Joy of Obeisance

Ho ricevuto la lettera di quelli delle tasse. Mi dicono che la documentazione che gli ho spedito per la verifica è sufficiente, ed è stata accettata.

Il sollievo sproporzionato che ho provato nel vedere approvata la mia risposta deriva evidentemente dal fatto che negli ultimi tempi non ne faccio una giusta.

Dal risotto all’organizzazione delle giornate, ai rapporti con le persone, niente sembra andare come atteso.

Anche riuscire a ottemperare diventa una conquista.

Jeunes espoirs

La mia coinquilina è una stagista francese, fisico da atleta e lunga chioma bionda.

Fuma in casa anche se è vietato dalla padrona di casa; lascia sempre piatti sporchi nell’acquaio. Non sa cucinare e lascia sempre le luci accese, anche in pieno giorno.

Mi sa che farà strada.

A tempo quasi scaduto

Sono tornato. C’è però un’atmosfera amara di provvisorietà e di parabola discendente, senza nessuna speranza o ambizione che prenda il suo posto.

Per esempio ho scoperto che non posso fare la tessera sanitaria, perché il tempo rimasto del mio contratto è inferiore a 6 mesi.

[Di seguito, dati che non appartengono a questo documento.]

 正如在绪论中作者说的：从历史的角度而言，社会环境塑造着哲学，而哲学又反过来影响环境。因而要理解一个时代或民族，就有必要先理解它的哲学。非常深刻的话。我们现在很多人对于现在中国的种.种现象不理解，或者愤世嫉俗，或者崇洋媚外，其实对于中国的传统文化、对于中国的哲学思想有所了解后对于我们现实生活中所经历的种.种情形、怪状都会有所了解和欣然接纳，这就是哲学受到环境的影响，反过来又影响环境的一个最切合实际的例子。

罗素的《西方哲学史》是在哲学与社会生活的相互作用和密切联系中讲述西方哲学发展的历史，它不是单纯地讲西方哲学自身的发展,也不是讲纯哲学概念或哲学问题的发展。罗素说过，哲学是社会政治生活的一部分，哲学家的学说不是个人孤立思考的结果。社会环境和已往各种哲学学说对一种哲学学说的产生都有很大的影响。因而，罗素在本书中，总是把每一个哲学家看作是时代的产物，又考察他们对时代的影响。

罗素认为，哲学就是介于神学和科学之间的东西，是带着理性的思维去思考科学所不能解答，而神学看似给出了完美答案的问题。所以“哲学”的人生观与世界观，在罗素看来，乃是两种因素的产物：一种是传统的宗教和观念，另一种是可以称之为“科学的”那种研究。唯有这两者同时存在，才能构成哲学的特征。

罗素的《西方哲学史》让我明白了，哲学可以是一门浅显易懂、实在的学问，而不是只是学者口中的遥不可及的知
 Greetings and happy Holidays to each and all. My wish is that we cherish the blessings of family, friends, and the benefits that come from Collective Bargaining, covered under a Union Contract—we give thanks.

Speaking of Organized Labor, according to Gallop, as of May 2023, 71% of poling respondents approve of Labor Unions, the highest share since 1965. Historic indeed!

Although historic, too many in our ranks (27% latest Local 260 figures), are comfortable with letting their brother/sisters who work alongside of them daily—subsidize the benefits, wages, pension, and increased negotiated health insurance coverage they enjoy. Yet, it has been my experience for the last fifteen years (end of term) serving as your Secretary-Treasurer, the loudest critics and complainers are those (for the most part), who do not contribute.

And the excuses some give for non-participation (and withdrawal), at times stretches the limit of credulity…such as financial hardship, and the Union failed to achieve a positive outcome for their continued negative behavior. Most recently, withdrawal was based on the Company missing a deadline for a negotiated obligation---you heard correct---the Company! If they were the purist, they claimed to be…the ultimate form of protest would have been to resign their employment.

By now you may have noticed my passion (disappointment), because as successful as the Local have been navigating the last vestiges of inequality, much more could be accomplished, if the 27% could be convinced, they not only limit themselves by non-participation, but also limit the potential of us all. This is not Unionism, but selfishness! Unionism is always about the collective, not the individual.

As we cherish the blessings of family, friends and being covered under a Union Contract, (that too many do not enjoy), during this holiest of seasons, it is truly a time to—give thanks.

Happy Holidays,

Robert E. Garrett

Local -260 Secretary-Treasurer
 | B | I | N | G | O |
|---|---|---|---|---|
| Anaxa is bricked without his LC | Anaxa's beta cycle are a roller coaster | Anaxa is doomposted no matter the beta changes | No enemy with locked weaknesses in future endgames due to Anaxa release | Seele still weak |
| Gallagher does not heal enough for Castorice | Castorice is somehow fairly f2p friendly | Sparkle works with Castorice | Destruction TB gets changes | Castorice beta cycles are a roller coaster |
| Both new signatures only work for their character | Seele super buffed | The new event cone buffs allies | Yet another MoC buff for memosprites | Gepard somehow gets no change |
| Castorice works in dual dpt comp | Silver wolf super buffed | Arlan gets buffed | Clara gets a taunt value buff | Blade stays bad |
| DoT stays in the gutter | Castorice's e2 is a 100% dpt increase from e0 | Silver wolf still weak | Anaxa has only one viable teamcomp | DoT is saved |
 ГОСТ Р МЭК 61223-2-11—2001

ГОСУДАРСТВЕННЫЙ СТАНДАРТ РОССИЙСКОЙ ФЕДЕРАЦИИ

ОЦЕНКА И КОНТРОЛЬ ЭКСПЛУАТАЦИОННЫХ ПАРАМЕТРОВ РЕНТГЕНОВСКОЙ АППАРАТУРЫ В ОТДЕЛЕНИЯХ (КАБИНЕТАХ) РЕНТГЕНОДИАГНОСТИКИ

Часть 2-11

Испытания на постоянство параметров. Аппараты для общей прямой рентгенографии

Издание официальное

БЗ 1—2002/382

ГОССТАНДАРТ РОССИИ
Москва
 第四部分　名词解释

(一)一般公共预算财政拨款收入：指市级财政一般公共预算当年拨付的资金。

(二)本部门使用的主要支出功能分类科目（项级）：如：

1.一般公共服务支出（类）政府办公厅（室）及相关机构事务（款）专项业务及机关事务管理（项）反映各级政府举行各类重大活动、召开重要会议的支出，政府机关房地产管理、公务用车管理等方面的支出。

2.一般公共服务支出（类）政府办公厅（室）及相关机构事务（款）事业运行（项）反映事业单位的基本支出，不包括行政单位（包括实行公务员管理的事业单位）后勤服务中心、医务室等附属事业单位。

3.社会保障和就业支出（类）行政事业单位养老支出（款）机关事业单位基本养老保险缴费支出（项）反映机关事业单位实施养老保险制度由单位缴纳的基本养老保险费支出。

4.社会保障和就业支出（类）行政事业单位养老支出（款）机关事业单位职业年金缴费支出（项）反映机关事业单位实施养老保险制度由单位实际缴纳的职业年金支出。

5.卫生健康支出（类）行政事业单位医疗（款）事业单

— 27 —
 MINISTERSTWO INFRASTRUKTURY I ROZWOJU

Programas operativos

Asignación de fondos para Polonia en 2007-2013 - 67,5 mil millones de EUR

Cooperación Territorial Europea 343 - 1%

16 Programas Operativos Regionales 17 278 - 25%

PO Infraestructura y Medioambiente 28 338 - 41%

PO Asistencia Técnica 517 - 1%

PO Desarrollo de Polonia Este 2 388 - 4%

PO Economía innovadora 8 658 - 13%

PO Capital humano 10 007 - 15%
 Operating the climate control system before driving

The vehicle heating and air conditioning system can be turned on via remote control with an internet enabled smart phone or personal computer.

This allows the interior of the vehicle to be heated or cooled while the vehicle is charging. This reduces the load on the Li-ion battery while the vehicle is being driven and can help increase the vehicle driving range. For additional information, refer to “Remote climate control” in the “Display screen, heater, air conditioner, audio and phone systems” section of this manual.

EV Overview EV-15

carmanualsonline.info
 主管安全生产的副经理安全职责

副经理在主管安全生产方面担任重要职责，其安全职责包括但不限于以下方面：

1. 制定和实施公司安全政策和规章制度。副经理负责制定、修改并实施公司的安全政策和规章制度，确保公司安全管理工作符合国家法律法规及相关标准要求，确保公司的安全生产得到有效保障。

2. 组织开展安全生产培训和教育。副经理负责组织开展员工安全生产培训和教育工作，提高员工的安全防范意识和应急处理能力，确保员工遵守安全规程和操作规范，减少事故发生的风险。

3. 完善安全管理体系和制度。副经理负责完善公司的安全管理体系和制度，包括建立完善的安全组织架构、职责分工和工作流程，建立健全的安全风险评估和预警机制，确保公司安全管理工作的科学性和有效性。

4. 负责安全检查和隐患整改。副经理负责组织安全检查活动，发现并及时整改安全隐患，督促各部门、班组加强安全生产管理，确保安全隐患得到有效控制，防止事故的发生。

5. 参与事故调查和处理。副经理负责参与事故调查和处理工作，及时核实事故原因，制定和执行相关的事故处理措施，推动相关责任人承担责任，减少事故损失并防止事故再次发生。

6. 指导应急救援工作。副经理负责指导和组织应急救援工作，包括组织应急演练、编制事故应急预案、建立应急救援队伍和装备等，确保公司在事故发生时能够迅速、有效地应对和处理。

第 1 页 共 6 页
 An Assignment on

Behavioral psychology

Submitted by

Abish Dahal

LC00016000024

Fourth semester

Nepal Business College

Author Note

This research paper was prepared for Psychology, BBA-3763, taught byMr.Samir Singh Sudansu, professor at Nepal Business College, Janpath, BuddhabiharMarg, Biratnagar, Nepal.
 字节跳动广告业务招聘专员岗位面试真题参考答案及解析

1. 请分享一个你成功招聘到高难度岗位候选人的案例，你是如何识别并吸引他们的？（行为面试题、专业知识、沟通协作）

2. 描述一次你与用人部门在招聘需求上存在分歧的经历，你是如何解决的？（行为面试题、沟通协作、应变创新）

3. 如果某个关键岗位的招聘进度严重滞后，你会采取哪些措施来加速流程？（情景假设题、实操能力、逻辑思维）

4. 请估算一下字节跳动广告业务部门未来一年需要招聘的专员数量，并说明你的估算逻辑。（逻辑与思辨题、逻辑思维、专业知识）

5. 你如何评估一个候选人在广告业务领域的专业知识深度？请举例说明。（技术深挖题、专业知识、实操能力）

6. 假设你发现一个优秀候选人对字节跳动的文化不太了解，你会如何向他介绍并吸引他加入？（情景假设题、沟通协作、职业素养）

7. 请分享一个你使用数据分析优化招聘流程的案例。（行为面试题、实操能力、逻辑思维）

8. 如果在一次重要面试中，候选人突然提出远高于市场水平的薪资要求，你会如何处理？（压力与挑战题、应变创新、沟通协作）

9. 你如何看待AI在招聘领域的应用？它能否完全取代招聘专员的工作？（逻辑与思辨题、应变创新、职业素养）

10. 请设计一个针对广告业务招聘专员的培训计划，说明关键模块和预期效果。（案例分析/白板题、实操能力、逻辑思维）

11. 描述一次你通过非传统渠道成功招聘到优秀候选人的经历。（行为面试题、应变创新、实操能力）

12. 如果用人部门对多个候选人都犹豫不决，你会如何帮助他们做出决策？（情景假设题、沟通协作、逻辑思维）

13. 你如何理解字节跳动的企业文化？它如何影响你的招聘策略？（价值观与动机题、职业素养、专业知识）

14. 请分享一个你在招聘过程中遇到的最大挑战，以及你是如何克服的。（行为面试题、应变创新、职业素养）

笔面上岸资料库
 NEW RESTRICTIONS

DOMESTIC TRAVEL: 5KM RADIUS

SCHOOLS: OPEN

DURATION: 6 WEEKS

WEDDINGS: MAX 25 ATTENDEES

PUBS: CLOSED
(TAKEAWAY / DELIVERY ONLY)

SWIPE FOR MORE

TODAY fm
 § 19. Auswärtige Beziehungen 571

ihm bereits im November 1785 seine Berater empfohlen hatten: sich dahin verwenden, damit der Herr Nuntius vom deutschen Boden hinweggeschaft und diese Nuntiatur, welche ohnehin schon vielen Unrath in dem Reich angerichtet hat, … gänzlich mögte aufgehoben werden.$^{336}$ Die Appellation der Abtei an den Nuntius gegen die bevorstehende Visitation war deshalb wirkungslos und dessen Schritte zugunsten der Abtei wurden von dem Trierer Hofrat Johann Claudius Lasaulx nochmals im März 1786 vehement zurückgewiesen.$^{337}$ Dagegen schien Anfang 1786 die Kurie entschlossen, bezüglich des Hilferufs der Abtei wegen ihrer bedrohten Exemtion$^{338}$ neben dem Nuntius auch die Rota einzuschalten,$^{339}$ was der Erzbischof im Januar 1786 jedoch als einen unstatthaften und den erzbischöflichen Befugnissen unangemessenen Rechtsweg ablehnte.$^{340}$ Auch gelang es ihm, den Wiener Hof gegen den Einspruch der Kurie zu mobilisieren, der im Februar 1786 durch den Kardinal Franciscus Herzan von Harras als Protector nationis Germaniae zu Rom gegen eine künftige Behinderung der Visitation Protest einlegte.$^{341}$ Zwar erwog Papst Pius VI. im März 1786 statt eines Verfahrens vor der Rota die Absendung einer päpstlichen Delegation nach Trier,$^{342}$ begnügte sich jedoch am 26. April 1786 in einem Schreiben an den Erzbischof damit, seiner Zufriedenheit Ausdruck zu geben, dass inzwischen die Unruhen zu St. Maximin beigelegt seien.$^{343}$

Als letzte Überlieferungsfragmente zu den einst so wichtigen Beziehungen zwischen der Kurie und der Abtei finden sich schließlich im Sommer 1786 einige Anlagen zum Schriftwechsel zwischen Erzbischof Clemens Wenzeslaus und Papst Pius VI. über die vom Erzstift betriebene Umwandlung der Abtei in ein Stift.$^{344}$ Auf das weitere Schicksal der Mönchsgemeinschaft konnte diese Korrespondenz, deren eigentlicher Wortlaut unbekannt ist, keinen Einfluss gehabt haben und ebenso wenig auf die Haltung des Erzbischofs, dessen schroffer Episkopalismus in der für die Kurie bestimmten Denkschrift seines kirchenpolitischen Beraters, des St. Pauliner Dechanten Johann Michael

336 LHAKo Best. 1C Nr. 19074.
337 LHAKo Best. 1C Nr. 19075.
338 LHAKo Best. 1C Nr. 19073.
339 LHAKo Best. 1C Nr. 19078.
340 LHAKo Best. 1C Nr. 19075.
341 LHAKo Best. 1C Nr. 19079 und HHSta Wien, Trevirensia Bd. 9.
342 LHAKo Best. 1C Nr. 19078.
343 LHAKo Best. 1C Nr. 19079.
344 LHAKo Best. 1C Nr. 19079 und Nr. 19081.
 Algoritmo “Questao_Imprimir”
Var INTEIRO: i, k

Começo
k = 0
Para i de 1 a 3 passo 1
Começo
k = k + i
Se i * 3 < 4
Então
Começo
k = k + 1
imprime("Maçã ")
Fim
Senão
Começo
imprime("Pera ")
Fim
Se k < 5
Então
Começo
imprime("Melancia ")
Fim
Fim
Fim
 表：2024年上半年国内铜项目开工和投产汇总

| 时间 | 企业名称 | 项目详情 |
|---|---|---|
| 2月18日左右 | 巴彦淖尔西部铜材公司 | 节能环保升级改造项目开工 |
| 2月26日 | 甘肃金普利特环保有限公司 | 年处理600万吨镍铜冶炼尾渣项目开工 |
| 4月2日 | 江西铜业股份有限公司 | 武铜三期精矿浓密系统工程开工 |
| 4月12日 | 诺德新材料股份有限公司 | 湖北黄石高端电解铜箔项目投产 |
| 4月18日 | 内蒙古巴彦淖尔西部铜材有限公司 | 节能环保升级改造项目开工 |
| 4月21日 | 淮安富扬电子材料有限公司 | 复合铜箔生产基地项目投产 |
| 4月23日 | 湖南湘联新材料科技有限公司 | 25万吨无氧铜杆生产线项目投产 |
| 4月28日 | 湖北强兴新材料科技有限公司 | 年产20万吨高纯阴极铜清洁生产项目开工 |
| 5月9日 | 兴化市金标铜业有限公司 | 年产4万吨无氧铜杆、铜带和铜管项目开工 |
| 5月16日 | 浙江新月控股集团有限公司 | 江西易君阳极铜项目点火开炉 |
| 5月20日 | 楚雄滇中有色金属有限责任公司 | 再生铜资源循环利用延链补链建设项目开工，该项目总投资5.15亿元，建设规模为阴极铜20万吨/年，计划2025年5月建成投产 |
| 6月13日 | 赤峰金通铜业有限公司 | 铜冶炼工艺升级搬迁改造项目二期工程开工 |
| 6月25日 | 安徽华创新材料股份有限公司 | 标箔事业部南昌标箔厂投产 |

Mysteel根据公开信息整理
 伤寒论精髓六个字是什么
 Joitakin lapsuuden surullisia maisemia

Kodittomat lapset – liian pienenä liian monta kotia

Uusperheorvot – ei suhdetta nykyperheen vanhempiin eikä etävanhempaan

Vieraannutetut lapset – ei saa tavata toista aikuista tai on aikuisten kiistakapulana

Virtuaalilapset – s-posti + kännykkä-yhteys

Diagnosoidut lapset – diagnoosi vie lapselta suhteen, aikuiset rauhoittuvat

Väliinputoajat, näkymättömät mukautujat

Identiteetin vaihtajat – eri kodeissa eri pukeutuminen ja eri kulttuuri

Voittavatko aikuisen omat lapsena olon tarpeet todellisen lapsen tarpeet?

Un senso di dismissione, di stare abbassando le tapparelle e chiudendo la porta dietro di sè, per lasciare il posto a qualcun altro.

Un senso di avere sprecato tanto tempo, in un’inutile dibattersi in un caos interiore ineluttabile.

Un senso di dovere rimboccarsi le maniche e ricostruire tutto, contro forze ostili impari.

Vorrei combattere, ma quanto ci riuscirò?

Triste risveglio

A volte ci sono cose che pensi che non ti riguardino. Che non facciano parte del tuo piano di vita. Vai avanti cosi’ per anni, pensando ad altro, avendo altre urgenze, altri problemi da risolvere.

Poi un giorno ti rendi conto che non puoi averle mai piu’. Il tempo e’ scaduto.

E solo allora capisci quanto la tua esistenza e’ monca, disumana, deserta.
Sei un robot, una macchina, uno scheletro, un guscio vuoto.

E’ come se emergessi da un lungo sonno, per svegliarti nella morte invece che nella vita.

Scalatori di Piramidi

Ci sono persone che vivono male. Hanno molto, ma non tutto quello che desiderano.

Hanno una casa, un lavoro stabile, un coniuge affidabile e premuroso, figli sani e promettenti, una famiglia solida, dei risparmi, ma non hanno potuto soddisfare la propria ambizione professionale. E non lo potranno mai fare. Hanno dovuto scendere a compromessi, cedere la passione in cambio di sicurezza.

Per questo sono malati d’invidia per chi e’ riuscito su quell’unico punto, anche se non ha niente di tutto il resto. Io non so se invidiarli o compatirli.

Medice, taglia te ipsum

Farsi mettere le mani addosso da un chirurgo è sempre sgradevole.
Lasciar manipolare il proprio corpo a un estraneo richiede molta fiducia nel prossimo.

E se poi l’operazione peggiora la situazione, ci si sente davvero traditi.

Specialmente se si ha la sensazione che il tipo abbia insistito per tornaconto personale.

Biancaneve e i sette Yankee

Ho notato che nel film di Walt Disney, Biancaneve incontra nella foresta animali tipici del Nord America: procioni, chipmunk, quaglie della prateria.

Il che ovviamente è inverosimile in quanto la storia è ambientata in un generico regno medievale, in Europa.

Magari è solo un’osservazione pedante ma appunto.